**Task prompt**: Using the listing below, retype only the lines from the line with "order: Artiodactyla" through the end, both ends included, and exclude the pictures.

**Data to process**:
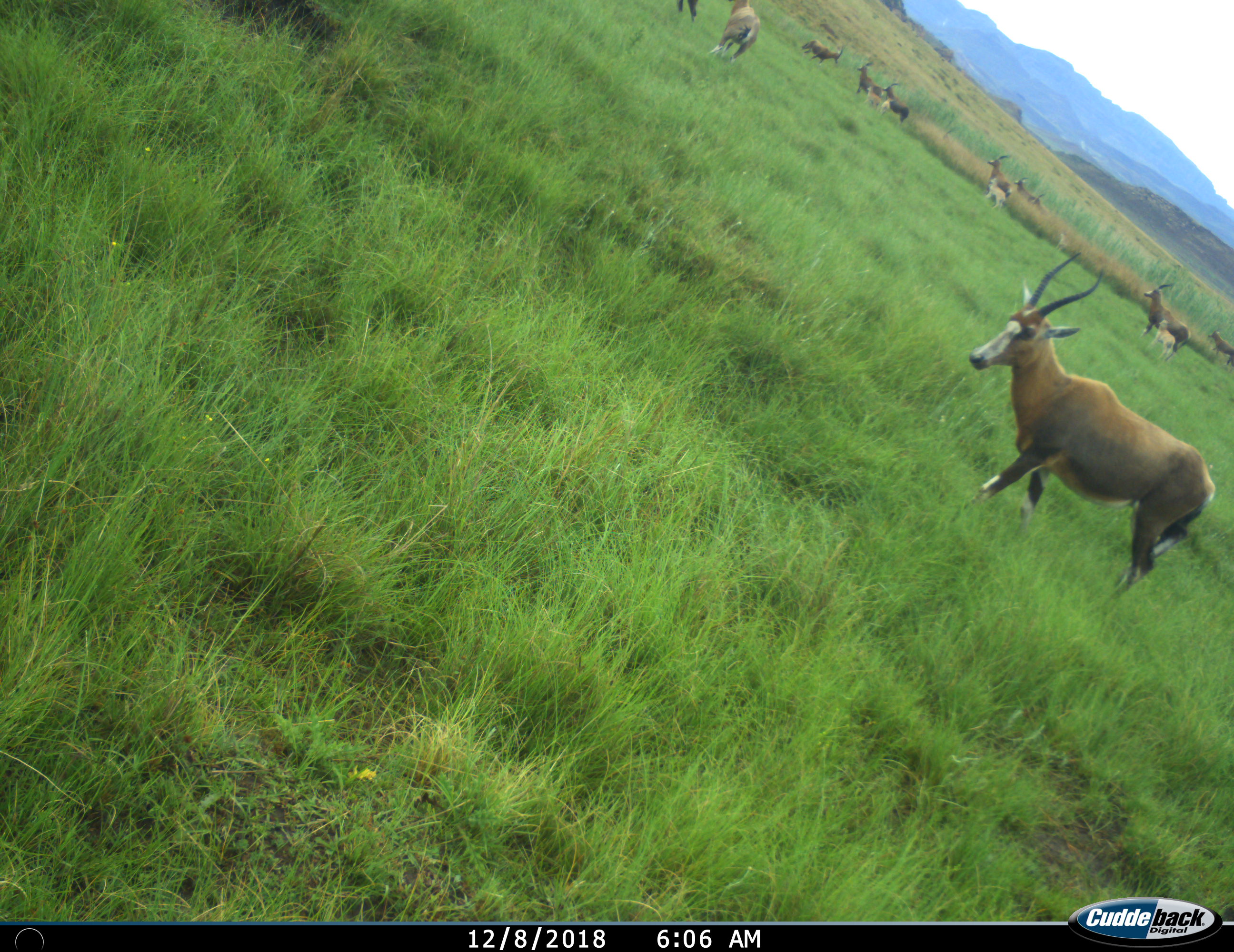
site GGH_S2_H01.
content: unidentified animal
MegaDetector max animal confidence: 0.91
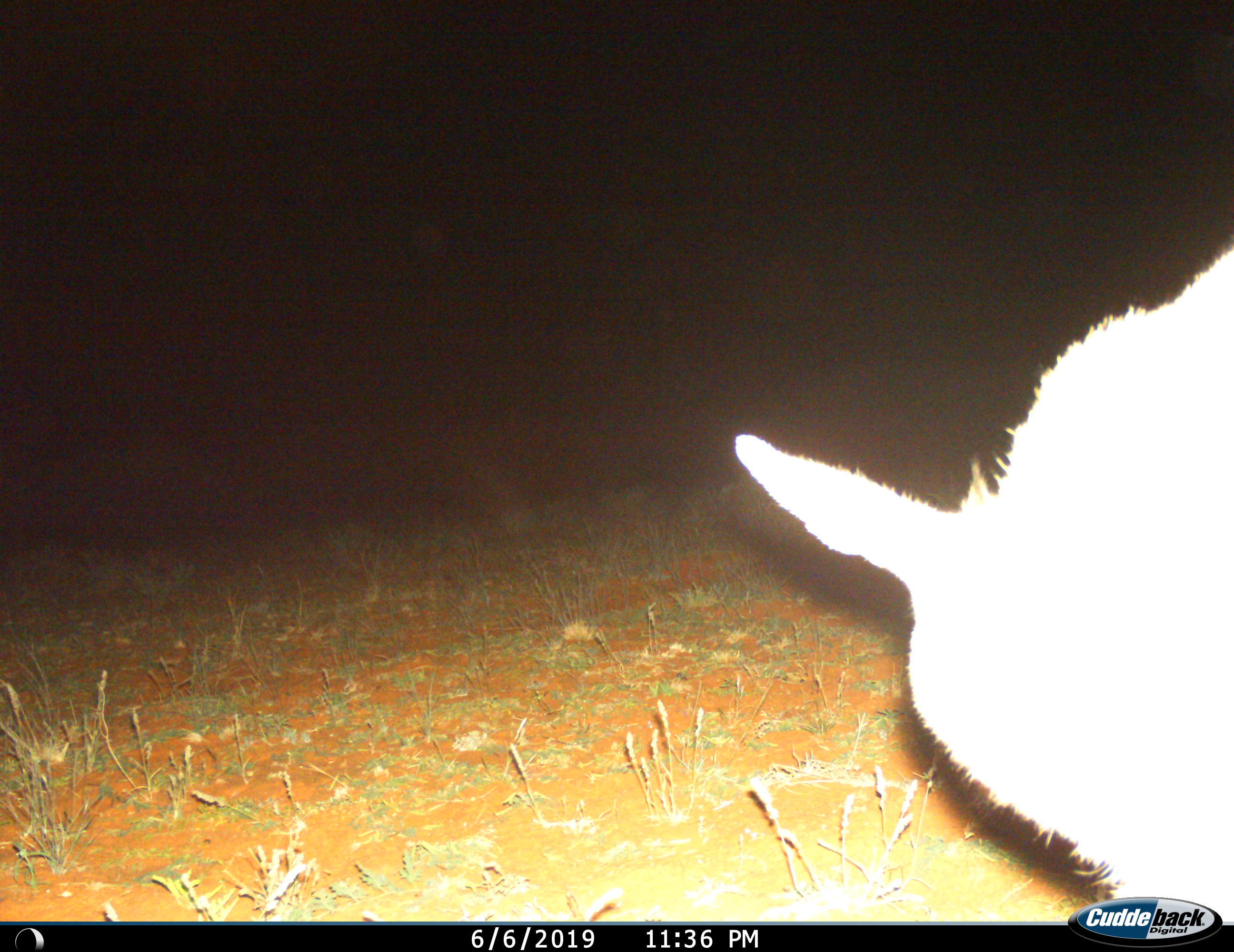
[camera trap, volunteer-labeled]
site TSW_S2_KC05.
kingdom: Animalia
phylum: Chordata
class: Mammalia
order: Artiodactyla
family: Bovidae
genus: Raphicerus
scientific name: Raphicerus campestris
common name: steenbok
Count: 1.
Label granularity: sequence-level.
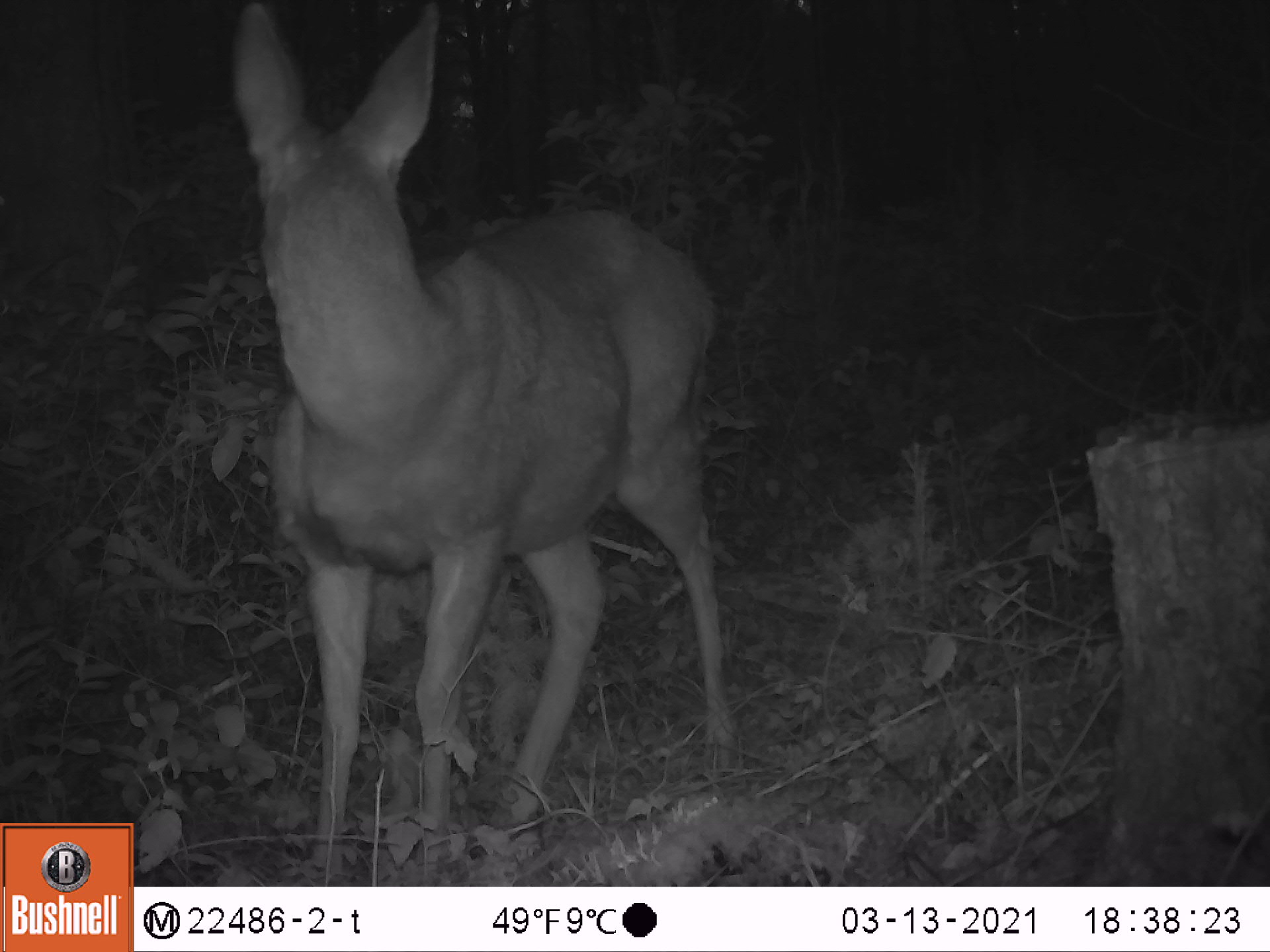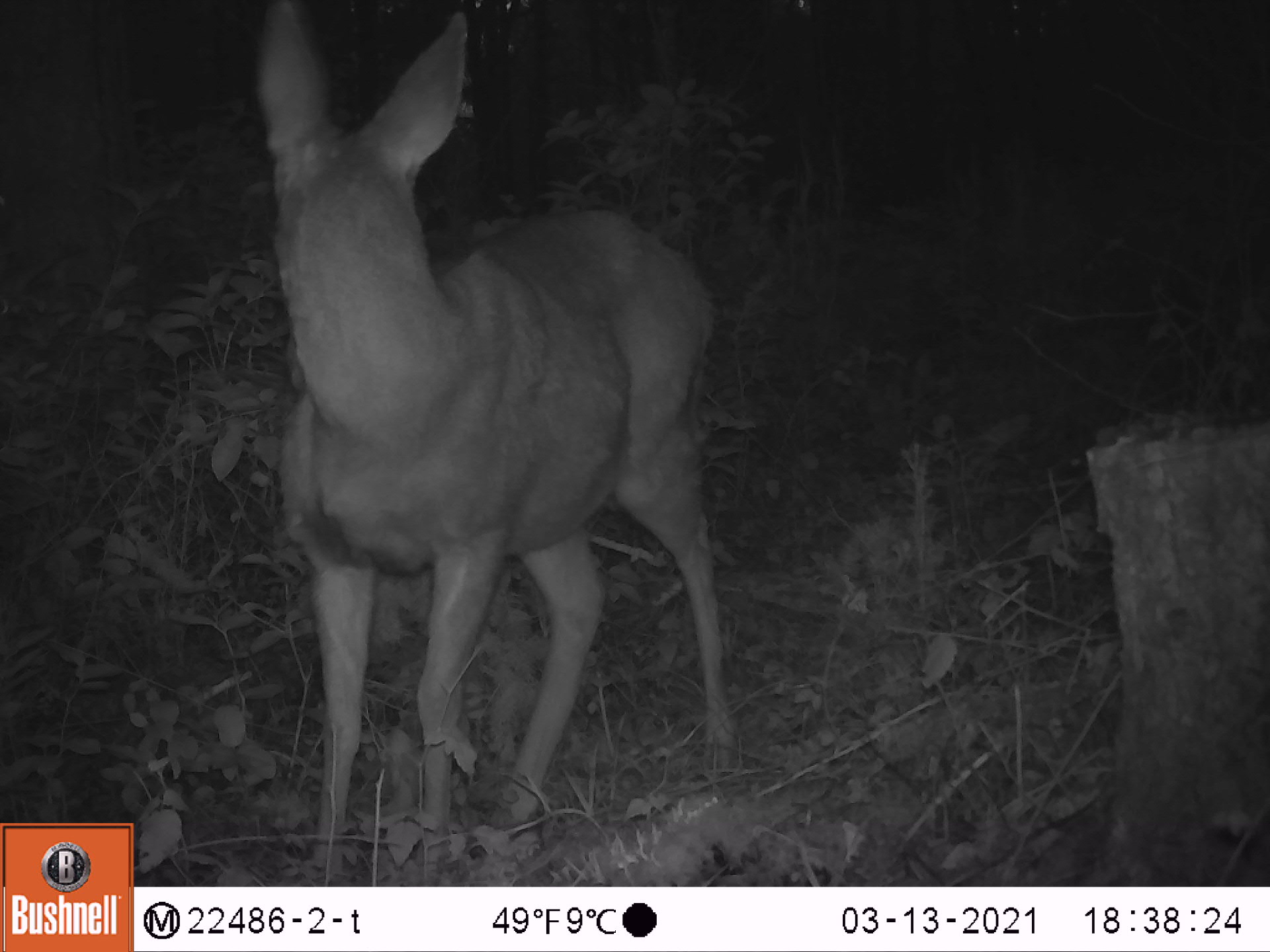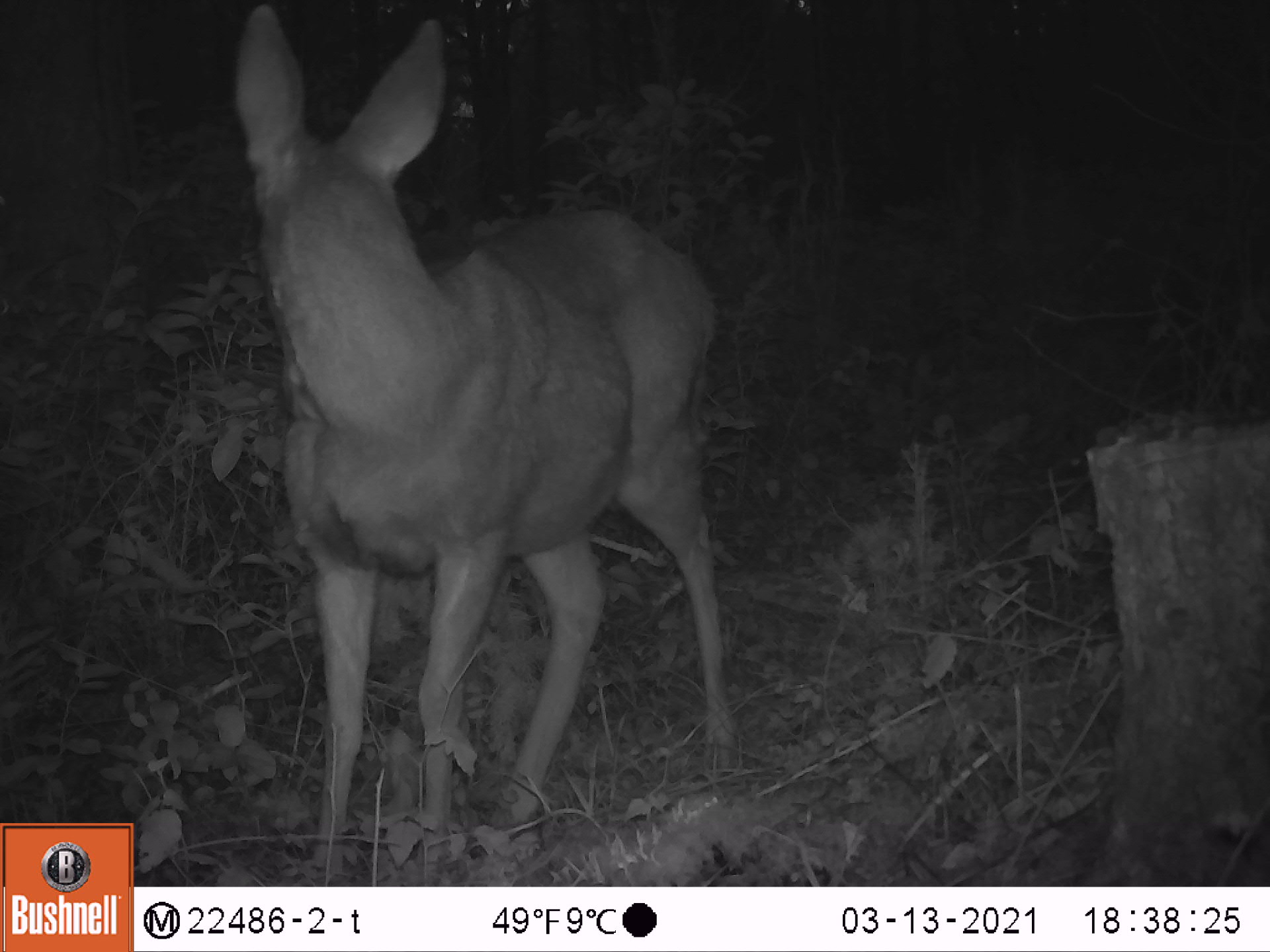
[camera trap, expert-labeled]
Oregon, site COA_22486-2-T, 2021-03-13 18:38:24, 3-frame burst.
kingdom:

**Solution for this task**:
order: Artiodactyla
family: Bovidae
genus: Raphicerus
scientific name: Raphicerus campestris
common name: steenbok
Count: 1.
Label granularity: sequence-level.
[camera trap, expert-labeled]
Oregon, site COA_22486-2-T, 2021-03-13 18:38:24, 3-frame burst.
kingdom:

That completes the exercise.